Menurut Hojin, substansi pidato Presiden tidak hanya berbicara soal target-target makro seperti pertumbuhan ekonomi, inflasi, dan fiskal negara, tetapi juga menunjukkan arah pembangunan yang ingin memastikan pertumbuhan itu benar-benar dirasakan masyarakat.

“Pidato Presiden Prabowo di DPR membawa optimisme yang serius. Ada target pertumbuhan, penurunan kemiskinan dan pengangguran, juga komitmen menjaga rasio gini agar ketimpangan tidak semakin melebar. Artinya, pemerintah sedang mencoba merumuskan agenda pembangunan yang bukan hanya mengejar angka, tapi juga memikirkan siapa yang benar-benar merasakan hasil dari pertumbuhan itu,” ujar Chamad Hojin saat dihubungi media usai pidato pengantar RAPBN Presiden di Gedung DPR.

Ia juga menilai kehadiran langsung Presiden dalam forum paripurna memiliki makna politik yang penting. Dalam situasi ekonomi yang sensitif, komunikasi langsung kepala negara dinilai menjadi bagian dari upaya menjaga kepercayaan publik dan stabilitas nasional.

“Dalam politik, kehadiran itu sendiri adalah bahasa. Ketika seorang presiden memilih hadir langsung di forum yang sebenarnya bisa saja diwakilkan, itu mengirim pesan bahwa persoalan ini penting dan dia bersedia bertanggung jawab langsung di depan publik,” lanjutnya.

Menurut Hojin, pesan tersebut menjadi relevan di tengah kondisi rupiah yang sempat mengalami tekanan dalam beberapa pekan terakhir, ditambah situasi pasar global yang masih bergerak fluktuatif.

“Sinyal seperti ini penting. Di tengah pasar yang sensitif dan publik yang mudah cemas, ada momen ketika kepala negara memang perlu bicara sendiri. Bukan untuk mengambil alih semua urusan, tetapi untuk memberi arah dan memastikan bahwa negara tetap berjalan dengan kendali yang jelas,” katanya.

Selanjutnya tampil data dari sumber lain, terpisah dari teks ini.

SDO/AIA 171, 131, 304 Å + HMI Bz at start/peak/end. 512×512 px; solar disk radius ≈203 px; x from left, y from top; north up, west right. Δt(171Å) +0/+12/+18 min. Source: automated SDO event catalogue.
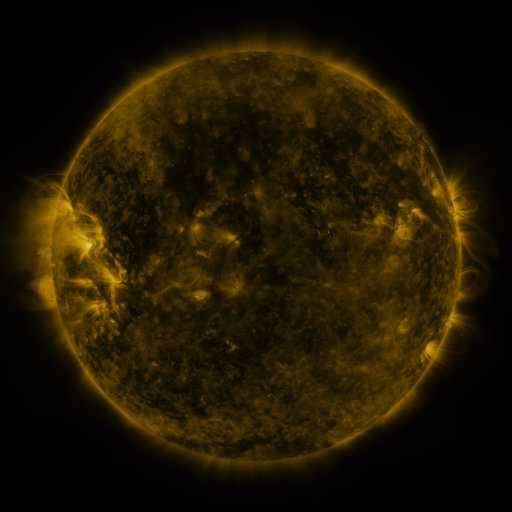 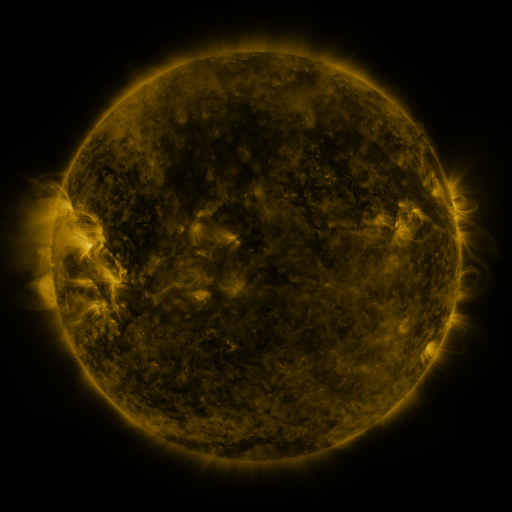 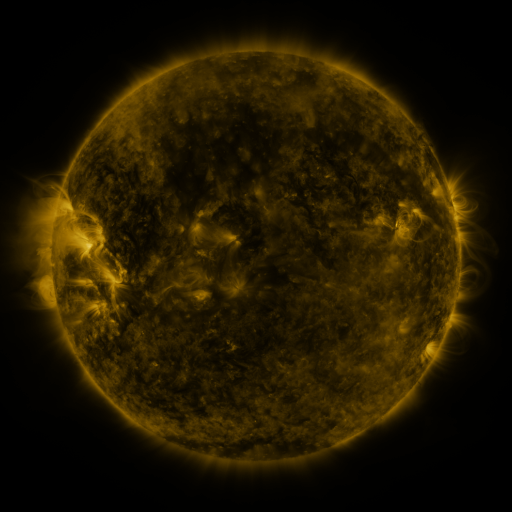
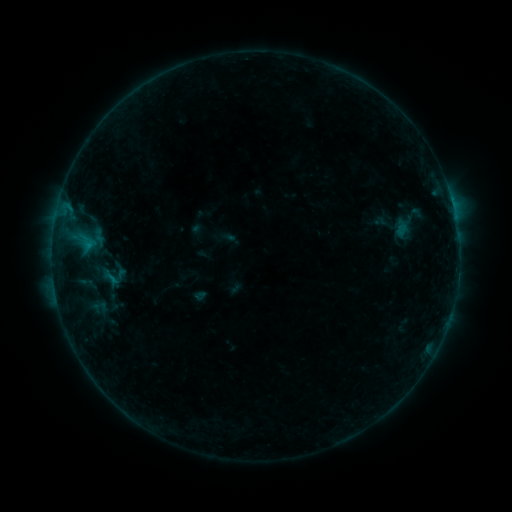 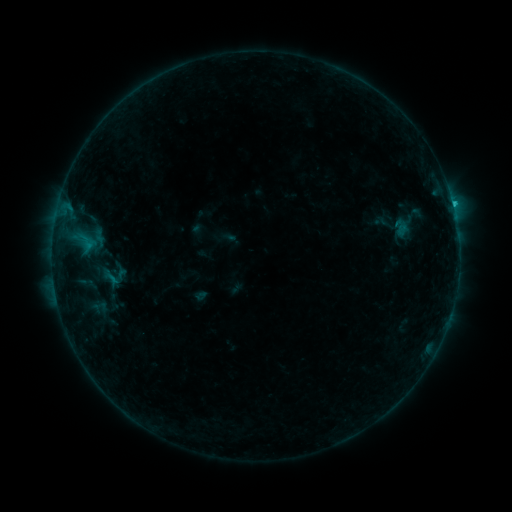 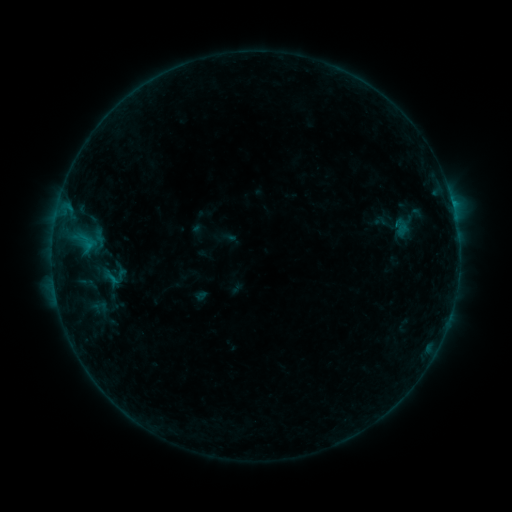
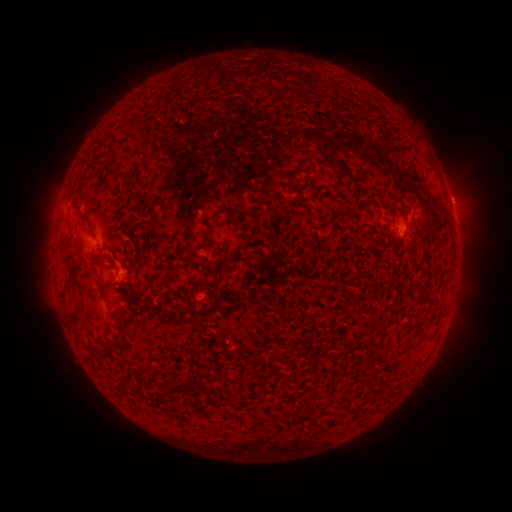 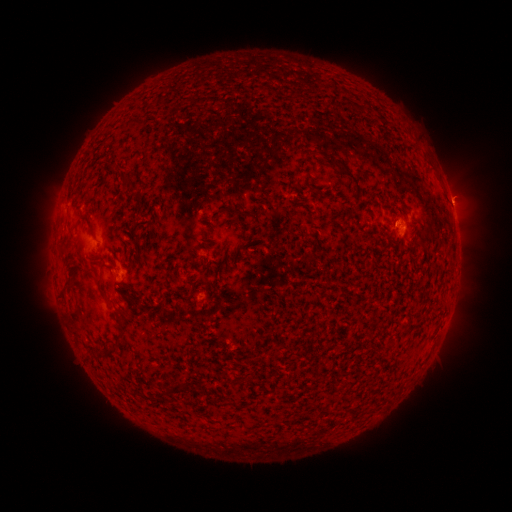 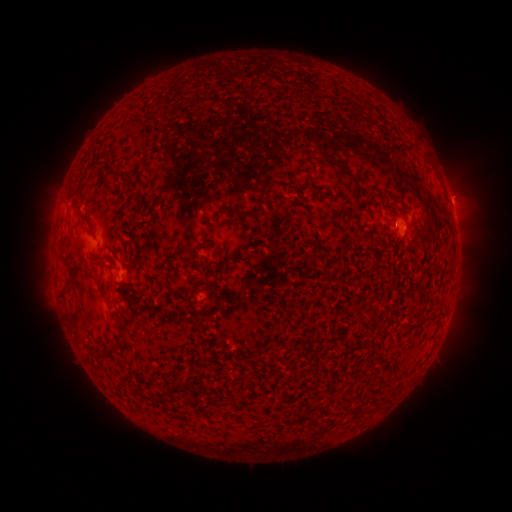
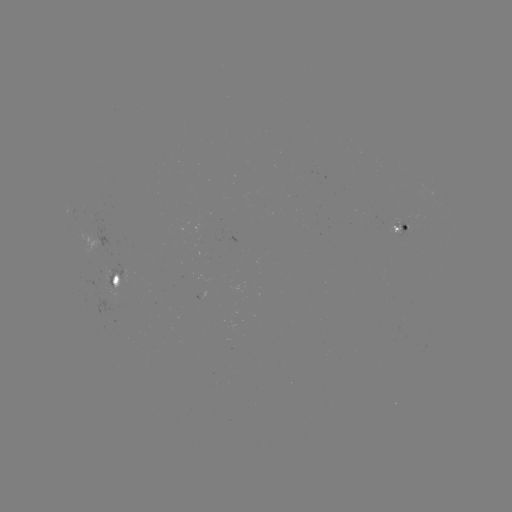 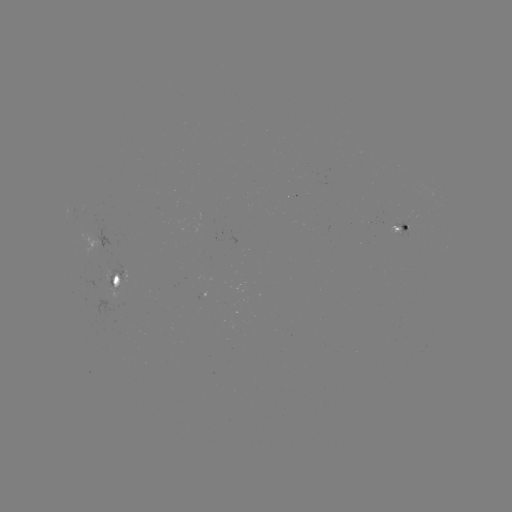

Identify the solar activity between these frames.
B4.9 flare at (453, 206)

Puspoll juga melihat langkah Presiden hadir langsung di DPR sebagai upaya memperkuat hubungan kerja antara pemerintah dan legislatif sejak awal pembahasan RAPBN. Menurut Hojin, komunikasi politik yang terbuka akan membantu menjaga stabilitas sekaligus memperkuat legitimasi kebijakan ekonomi pemerintah.

Selain itu, penekanan Presiden terhadap ekonomi kerakyatan dan kebijakan fiskal yang berkelanjutan dinilai menunjukkan bahwa pemerintah ingin menjaga keseimbangan antara disiplin anggaran dan kebutuhan sosial masyarakat.

“Pasar membutuhkan kepastian, masyarakat membutuhkan rasa aman, dan politik membutuhkan arah. Saya kira pidato Presiden hari ini mencoba menjawab ketiganya sekaligus,” tutup Chamad Hojin.